__Extracted records__.
▼▼▼

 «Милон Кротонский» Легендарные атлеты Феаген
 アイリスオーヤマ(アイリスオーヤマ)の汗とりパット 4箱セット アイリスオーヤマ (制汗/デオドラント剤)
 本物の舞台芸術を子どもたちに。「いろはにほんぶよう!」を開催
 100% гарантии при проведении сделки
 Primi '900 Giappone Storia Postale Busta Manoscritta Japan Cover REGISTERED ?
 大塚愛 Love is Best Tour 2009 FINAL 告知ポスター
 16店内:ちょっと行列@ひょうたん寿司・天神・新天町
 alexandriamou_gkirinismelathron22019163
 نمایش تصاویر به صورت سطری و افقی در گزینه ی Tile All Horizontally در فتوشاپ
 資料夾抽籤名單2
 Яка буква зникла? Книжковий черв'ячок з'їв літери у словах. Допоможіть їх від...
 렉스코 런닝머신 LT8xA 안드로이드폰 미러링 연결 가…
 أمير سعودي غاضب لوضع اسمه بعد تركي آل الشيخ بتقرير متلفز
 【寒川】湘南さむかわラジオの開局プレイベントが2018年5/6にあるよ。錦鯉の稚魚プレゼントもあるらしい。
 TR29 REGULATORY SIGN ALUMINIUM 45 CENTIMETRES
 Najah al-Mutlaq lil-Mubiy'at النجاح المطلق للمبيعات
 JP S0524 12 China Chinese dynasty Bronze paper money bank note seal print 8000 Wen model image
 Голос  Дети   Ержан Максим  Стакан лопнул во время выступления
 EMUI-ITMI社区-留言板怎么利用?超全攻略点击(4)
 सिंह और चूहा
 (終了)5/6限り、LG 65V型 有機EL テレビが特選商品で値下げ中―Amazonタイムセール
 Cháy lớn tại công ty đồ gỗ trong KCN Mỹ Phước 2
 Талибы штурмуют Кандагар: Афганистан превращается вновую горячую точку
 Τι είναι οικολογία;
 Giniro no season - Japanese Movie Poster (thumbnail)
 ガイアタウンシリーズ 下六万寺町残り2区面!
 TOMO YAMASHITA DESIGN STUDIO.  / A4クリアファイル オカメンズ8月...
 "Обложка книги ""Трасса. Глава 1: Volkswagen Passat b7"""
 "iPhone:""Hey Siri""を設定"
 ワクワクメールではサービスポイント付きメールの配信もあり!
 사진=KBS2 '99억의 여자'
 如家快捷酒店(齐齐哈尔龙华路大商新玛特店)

▲▲▲

__Directions for this task__. Would you write out all of the data again, unchanged?

__Task response__.
 «Милон Кротонский» Легендарные атлеты Феаген
 アイリスオーヤマ(アイリスオーヤマ)の汗とりパット 4箱セット アイリスオーヤマ (制汗/デオドラント剤)
 本物の舞台芸術を子どもたちに。「いろはにほんぶよう!」を開催
 100% гарантии при проведении сделки
 Primi '900 Giappone Storia Postale Busta Manoscritta Japan Cover REGISTERED ?
 大塚愛 Love is Best Tour 2009 FINAL 告知ポスター
 16店内:ちょっと行列@ひょうたん寿司・天神・新天町
 alexandriamou_gkirinismelathron22019163
 نمایش تصاویر به صورت سطری و افقی در گزینه ی Tile All Horizontally در فتوشاپ
 資料夾抽籤名單2
 Яка буква зникла? Книжковий черв'ячок з'їв літери у словах. Допоможіть їх від...
 렉스코 런닝머신 LT8xA 안드로이드폰 미러링 연결 가…
 أمير سعودي غاضب لوضع اسمه بعد تركي آل الشيخ بتقرير متلفز
 【寒川】湘南さむかわラジオの開局プレイベントが2018年5/6にあるよ。錦鯉の稚魚プレゼントもあるらしい。
 TR29 REGULATORY SIGN ALUMINIUM 45 CENTIMETRES
 Najah al-Mutlaq lil-Mubiy'at النجاح المطلق للمبيعات
 JP S0524 12 China Chinese dynasty Bronze paper money bank note seal print 8000 Wen model image
 Голос  Дети   Ержан Максим  Стакан лопнул во время выступления
 EMUI-ITMI社区-留言板怎么利用?超全攻略点击(4)
 सिंह और चूहा
 (終了)5/6限り、LG 65V型 有機EL テレビが特選商品で値下げ中―Amazonタイムセール
 Cháy lớn tại công ty đồ gỗ trong KCN Mỹ Phước 2
 Талибы штурмуют Кандагар: Афганистан превращается вновую горячую точку
 Τι είναι οικολογία;
 Giniro no season - Japanese Movie Poster (thumbnail)
 ガイアタウンシリーズ 下六万寺町残り2区面!
 TOMO YAMASHITA DESIGN STUDIO.  / A4クリアファイル オカメンズ8月...
 "Обложка книги ""Трасса. Глава 1: Volkswagen Passat b7"""
 "iPhone:""Hey Siri""を設定"
 ワクワクメールではサービスポイント付きメールの配信もあり!
 사진=KBS2 '99억의 여자'
 如家快捷酒店(齐齐哈尔龙华路大商新玛特店)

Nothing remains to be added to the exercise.